Beverly Greenhouses compte un quart de travailleurs de la région et trois quarts de travailleurs saisonniers mexicains, de sorte que l’accès à la main-d’œuvre est une grande priorité. Sans les travailleurs étrangers, qui sont nombreux à travailler pour les VanderHout depuis des années, l’entreprise n’aurait pas pris autant d’expansion – et toute expansion future serait impossible.

La multiplication des règlements environnementaux, conjuguée à ce que Jan appelle une « mentalité toujours plus axée sur l’application de la loi », représente aussi un défi.

Étant donné que 80 % de la production de légumes de serre de l’Ontario est destinée aux États-Unis, le flux des échanges transfrontaliers est crucial.
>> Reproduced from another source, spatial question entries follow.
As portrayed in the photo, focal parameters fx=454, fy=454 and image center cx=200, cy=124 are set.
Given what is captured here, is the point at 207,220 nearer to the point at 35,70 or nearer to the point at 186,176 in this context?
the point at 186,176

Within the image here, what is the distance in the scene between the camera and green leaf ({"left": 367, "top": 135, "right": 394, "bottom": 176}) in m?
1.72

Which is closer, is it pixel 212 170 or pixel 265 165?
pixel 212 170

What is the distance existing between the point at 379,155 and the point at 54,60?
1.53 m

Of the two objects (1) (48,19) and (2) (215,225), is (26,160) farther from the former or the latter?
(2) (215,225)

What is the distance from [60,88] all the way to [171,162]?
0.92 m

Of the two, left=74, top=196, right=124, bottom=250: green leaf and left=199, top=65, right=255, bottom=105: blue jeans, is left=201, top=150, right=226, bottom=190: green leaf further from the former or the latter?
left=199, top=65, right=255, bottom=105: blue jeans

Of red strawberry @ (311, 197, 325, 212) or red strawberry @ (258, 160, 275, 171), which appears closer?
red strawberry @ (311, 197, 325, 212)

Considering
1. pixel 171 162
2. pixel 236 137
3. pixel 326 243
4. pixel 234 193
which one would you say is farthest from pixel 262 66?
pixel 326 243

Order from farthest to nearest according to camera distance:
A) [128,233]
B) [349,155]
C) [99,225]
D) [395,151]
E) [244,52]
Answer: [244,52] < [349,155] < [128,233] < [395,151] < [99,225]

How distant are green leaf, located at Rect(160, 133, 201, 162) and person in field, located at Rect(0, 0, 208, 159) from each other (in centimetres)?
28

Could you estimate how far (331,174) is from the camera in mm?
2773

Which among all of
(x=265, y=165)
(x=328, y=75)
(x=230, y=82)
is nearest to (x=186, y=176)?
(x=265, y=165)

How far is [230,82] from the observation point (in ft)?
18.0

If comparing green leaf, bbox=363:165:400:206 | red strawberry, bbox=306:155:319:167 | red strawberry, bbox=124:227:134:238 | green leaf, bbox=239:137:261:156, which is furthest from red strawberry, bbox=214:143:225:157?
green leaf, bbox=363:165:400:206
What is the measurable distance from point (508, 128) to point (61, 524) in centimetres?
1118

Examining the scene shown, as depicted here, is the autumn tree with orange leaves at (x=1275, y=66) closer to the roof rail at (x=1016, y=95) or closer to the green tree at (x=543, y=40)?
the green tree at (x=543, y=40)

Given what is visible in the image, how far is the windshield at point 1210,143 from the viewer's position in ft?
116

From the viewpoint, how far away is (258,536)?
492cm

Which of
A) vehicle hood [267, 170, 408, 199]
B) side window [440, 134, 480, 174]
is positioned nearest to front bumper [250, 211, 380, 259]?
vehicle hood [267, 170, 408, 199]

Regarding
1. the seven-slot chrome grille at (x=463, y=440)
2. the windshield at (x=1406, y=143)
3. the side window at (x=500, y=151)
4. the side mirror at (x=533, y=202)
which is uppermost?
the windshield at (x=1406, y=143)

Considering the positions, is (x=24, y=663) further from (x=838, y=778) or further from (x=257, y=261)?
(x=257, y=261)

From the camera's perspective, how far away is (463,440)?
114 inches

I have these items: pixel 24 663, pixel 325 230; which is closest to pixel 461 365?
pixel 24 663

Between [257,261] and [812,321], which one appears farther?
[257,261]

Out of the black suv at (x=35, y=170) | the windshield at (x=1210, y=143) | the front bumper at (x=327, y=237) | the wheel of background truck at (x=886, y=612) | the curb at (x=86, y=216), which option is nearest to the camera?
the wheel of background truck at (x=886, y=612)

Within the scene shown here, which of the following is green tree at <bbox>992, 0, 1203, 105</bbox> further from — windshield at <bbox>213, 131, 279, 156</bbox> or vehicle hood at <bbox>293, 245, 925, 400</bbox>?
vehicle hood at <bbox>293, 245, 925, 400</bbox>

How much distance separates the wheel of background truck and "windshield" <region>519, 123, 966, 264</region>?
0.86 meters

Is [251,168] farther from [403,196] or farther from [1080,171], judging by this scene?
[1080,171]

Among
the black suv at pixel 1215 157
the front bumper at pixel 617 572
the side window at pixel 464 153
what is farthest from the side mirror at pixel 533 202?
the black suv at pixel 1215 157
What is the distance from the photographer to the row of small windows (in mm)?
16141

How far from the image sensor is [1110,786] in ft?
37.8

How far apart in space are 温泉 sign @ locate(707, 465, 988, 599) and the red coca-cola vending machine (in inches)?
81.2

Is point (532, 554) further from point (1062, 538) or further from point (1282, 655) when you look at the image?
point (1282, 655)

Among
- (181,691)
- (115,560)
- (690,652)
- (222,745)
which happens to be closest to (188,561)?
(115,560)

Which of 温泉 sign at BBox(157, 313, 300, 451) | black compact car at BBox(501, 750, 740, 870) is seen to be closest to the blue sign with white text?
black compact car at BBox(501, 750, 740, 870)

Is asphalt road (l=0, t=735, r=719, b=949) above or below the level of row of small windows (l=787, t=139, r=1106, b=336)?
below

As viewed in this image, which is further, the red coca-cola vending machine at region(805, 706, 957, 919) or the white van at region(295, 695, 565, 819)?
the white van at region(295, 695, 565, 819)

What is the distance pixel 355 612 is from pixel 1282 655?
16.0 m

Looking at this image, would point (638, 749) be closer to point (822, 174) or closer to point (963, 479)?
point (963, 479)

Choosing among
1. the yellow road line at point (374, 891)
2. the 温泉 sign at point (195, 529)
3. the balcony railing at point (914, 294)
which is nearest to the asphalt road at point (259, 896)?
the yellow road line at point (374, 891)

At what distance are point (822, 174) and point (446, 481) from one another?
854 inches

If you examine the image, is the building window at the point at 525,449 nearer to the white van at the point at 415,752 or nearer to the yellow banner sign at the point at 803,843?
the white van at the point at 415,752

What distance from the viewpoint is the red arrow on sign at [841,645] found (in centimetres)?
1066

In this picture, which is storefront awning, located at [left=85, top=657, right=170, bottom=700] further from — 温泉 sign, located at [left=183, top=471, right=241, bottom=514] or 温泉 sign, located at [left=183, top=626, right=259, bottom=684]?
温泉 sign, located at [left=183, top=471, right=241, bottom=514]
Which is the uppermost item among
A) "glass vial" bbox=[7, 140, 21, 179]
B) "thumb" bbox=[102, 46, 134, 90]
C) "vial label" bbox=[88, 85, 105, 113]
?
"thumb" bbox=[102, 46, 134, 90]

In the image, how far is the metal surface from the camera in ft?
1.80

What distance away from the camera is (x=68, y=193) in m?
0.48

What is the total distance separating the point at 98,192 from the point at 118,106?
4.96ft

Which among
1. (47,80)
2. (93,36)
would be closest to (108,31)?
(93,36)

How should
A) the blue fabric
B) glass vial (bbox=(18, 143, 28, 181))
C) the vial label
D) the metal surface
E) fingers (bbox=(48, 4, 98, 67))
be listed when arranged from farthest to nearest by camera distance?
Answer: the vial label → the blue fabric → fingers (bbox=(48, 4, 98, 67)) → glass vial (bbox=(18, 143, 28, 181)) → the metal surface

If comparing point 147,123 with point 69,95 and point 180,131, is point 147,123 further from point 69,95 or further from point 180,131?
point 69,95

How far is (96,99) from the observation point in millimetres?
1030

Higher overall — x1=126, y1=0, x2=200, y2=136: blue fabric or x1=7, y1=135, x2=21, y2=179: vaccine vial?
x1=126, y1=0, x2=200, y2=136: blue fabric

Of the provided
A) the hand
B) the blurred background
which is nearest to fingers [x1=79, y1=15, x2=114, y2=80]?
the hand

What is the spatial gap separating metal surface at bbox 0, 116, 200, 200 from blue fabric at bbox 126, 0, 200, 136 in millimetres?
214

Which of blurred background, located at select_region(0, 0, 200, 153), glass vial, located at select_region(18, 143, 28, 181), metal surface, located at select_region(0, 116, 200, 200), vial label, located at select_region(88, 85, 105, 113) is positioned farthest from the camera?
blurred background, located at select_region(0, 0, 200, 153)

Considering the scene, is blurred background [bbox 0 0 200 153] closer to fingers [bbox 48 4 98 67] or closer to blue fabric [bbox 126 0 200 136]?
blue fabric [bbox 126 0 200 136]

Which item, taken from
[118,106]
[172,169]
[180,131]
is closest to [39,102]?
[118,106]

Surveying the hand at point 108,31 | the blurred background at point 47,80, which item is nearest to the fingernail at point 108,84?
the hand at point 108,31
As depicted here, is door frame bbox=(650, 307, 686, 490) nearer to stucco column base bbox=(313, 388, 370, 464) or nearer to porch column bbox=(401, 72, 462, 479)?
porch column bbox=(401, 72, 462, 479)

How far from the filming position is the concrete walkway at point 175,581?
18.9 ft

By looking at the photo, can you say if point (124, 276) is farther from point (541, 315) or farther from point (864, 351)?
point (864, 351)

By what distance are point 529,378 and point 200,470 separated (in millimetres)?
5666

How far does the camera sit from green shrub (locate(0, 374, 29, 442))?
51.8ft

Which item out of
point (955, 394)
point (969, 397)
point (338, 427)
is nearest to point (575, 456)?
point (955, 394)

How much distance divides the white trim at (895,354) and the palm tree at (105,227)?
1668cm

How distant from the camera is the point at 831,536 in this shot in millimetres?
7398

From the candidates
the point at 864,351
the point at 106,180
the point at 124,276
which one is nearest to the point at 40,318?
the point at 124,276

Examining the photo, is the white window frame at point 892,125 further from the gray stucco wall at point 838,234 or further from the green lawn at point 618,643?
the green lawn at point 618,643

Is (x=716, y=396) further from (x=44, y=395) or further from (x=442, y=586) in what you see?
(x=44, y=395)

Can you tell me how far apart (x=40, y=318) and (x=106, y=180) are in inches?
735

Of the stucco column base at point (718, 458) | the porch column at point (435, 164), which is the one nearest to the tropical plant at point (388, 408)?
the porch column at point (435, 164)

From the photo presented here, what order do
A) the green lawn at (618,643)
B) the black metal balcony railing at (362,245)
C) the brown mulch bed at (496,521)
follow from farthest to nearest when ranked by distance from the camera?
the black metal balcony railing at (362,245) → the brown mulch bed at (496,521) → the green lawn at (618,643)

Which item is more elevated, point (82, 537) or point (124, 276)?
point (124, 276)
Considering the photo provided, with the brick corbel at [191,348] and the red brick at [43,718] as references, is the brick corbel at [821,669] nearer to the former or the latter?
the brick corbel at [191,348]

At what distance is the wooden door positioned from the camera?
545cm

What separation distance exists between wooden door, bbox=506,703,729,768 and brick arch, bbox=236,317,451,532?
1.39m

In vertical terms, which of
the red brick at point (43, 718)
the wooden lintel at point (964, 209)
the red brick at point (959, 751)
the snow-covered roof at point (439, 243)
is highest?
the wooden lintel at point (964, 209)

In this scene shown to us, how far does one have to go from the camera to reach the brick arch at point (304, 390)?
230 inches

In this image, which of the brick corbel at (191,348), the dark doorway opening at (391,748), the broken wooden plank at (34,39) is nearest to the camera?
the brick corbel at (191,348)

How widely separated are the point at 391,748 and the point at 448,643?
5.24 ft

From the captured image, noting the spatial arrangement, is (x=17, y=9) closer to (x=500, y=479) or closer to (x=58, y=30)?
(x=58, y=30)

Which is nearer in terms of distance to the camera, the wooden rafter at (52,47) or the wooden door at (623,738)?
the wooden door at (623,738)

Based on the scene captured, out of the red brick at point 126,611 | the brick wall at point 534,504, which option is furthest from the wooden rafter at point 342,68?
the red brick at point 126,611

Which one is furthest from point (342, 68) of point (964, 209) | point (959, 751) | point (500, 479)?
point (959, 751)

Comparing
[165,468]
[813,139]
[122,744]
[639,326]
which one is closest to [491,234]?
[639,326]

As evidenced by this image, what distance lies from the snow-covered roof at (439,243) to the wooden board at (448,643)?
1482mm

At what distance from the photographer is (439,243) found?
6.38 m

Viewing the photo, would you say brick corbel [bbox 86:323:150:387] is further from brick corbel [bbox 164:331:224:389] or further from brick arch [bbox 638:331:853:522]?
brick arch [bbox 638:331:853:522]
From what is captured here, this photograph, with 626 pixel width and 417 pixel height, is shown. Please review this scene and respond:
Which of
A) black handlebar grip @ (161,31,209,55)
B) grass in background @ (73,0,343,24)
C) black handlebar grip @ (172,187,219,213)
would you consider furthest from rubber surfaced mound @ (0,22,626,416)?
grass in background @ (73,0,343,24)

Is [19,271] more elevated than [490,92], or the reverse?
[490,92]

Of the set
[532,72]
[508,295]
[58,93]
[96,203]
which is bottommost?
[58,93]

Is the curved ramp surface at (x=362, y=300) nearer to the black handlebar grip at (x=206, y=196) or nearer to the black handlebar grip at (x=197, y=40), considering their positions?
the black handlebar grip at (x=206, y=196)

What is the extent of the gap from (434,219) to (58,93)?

Mais cela crée aussi des débouchés presque illimités, d’autant plus que le marché chinois commence à s’ouvrir aux fruits et légumes de serre de l’Ontario.

Il faut seulement une quinzaine d’heures en avion-cargo à atmosphère contrôlée pour qu’un concombre de serre de l’Ontario arrive sur le plus grand marché de consommation au monde, où les produits canadiens sont très prisés.

« La possibilité d’accroître la production est extraordinaire vu les perspectives que nous offre ce marché, se réjouit Jan. La Chine représente notre débouché le plus prometteur, et nous avons tout intérêt à développer ce marché pour protéger notre potentiel commercial. »

Les VanderHout envisagent l’avenir à long terme avec optimisme. « Sans faire de jeu de mots, nous espérons continuer à “cultiver” notre réussite commerciale », dit Jan, sourire en coin.

D’après un article de l’AgriSuccès (mars 2019) par Lilian Schaer.